Two failure modes are inherent to this lifecycle. First, gauge drift: the active-connections Gauge is only correct if every inc() is balanced by exactly one dec(). If the process crashes, every in-flight connection’s dec() is lost — but because Prometheus scrapes a fresh process after restart, the Gauge resets to 0, which is actually the saving grace. The real drift comes from forgetting to register a close handler on some code path (an error during the upgrade, a handler that throws before wiring close), so a connection increments but never decrements within the same live process. Second, high cardinality: every distinct label-value combination is a separate time series in Prometheus’s memory. Labelling a Counter by userId, sessionId, or raw remoteAddress mints a new series per user and will exhaust Prometheus’s heap. Labels must be bounded enumerations — close code, message type, tenant tier — never unbounded identifiers.
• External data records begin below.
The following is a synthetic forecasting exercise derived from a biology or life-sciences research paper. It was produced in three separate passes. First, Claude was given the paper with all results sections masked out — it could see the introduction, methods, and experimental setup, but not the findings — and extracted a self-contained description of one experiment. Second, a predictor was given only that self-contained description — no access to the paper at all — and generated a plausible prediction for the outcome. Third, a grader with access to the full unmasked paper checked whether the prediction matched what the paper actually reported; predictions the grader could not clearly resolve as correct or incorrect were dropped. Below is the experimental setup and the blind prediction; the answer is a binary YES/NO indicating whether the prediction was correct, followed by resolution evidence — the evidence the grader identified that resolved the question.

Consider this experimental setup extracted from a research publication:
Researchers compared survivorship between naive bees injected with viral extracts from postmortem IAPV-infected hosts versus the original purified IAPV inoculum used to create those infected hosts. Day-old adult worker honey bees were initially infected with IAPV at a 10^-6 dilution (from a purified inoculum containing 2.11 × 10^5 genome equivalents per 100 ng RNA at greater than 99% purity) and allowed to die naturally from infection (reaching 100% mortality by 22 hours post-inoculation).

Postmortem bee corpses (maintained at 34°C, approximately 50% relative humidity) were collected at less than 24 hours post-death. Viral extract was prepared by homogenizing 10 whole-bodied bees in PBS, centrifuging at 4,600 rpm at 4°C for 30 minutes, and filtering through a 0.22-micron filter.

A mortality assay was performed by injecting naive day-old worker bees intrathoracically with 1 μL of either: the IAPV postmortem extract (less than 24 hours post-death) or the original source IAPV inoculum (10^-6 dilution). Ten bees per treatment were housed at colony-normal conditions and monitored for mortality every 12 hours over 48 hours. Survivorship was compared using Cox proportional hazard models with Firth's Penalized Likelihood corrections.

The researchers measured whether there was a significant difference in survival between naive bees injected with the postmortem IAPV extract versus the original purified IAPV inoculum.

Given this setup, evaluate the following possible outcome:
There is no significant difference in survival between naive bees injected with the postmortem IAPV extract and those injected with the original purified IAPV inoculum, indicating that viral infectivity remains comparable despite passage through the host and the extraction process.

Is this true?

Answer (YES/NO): NO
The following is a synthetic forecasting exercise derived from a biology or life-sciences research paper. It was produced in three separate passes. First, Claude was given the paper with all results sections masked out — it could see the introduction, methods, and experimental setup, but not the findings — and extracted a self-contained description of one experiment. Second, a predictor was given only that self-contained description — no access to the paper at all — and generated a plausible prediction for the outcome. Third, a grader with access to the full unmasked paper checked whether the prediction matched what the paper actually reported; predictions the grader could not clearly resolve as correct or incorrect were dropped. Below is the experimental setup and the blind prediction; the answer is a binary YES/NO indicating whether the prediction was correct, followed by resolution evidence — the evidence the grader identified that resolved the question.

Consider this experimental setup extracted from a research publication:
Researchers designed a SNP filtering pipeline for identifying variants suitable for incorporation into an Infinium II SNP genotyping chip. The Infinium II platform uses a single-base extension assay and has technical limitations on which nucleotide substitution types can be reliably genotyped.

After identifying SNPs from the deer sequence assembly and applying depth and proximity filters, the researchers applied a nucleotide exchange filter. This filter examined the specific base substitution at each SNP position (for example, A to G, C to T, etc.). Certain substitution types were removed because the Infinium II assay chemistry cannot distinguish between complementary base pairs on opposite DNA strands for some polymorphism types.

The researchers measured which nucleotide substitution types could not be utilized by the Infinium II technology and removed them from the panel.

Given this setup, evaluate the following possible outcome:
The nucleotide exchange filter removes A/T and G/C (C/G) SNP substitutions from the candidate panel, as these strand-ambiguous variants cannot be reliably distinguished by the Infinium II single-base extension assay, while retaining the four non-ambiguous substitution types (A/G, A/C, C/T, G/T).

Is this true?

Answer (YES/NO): YES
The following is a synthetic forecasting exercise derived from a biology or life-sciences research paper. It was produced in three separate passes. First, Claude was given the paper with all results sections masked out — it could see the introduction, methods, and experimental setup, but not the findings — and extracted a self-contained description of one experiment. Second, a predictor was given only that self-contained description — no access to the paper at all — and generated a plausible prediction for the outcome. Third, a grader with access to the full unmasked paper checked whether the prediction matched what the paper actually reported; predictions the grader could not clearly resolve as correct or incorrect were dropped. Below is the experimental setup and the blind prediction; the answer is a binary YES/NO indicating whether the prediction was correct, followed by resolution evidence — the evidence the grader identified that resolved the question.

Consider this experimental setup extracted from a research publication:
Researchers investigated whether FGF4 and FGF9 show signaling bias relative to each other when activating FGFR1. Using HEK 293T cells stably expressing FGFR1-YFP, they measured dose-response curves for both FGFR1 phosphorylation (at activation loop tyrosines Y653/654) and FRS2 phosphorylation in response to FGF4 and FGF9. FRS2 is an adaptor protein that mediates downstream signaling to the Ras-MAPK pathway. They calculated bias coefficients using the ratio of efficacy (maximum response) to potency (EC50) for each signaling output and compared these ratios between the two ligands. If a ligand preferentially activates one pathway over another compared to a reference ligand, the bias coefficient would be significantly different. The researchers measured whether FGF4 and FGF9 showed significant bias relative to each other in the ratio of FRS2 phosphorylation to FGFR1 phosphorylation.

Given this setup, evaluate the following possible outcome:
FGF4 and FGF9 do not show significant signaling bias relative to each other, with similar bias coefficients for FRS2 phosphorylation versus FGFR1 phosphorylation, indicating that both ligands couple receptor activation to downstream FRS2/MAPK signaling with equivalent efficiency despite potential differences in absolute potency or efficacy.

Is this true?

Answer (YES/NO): YES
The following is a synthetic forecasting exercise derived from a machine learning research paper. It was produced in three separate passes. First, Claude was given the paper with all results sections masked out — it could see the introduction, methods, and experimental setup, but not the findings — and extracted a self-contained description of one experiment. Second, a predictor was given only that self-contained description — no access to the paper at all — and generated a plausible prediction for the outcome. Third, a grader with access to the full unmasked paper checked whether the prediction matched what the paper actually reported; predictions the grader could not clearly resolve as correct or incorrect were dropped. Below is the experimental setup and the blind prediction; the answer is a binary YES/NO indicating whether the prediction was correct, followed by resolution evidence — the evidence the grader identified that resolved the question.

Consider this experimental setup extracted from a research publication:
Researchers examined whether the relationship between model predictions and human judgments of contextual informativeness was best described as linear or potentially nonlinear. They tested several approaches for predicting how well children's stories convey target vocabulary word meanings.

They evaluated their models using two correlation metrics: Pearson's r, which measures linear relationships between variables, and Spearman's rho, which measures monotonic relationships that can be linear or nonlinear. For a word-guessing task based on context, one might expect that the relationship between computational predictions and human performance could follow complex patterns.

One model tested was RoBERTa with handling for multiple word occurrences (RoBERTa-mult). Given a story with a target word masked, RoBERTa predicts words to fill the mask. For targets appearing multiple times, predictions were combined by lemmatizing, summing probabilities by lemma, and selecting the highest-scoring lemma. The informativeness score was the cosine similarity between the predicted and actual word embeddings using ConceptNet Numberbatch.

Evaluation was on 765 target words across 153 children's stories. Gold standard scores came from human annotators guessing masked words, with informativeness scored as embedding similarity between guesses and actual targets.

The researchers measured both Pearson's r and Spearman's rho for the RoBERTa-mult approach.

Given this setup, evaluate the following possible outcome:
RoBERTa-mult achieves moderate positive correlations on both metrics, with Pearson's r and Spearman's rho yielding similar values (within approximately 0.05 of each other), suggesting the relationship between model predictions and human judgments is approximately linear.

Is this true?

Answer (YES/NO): YES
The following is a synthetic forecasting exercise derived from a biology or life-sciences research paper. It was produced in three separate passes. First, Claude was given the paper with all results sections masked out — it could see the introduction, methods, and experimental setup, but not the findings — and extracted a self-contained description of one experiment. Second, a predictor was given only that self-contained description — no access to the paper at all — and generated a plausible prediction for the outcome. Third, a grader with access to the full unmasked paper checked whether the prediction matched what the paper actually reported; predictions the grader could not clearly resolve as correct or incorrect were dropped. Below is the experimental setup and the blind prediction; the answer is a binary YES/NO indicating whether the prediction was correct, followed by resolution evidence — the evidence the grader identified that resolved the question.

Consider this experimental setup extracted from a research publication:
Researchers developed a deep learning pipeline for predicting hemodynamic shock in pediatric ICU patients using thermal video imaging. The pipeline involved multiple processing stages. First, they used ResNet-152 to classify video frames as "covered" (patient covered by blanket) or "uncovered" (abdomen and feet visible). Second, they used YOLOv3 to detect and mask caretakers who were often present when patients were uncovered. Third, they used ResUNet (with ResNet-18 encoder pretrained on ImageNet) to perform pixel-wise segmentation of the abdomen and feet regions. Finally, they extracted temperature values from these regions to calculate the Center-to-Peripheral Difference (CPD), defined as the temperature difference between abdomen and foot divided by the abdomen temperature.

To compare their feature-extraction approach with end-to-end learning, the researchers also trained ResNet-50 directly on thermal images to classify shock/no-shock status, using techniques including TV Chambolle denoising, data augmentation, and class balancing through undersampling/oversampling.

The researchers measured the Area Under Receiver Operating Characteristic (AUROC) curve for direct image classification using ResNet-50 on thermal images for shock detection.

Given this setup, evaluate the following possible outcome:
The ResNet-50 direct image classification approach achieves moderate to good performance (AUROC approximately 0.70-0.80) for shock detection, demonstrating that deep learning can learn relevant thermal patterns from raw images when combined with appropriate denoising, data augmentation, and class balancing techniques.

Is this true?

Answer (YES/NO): NO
WebSocket metrics pipeline The ws server updates prom-client instruments, exposes them on a metrics endpoint, and Prometheus scrapes that endpoint for Grafana. ws server connection / close message / pong prom-client Gauge + Counters Histograms GET /metrics text exposition Prometheus scrape 15s Prometheus pulls the endpoint events push instrument updates

Resolution #

The module below defines four instruments, wires them to ws lifecycle events, and serves the registry on a separate HTTP endpoint. The heartbeat-RTT histogram reuses the ping/pong machinery you already need for liveness — see Connection Lifecycle & Heartbeats for the missed-pong termination logic that complements this measurement.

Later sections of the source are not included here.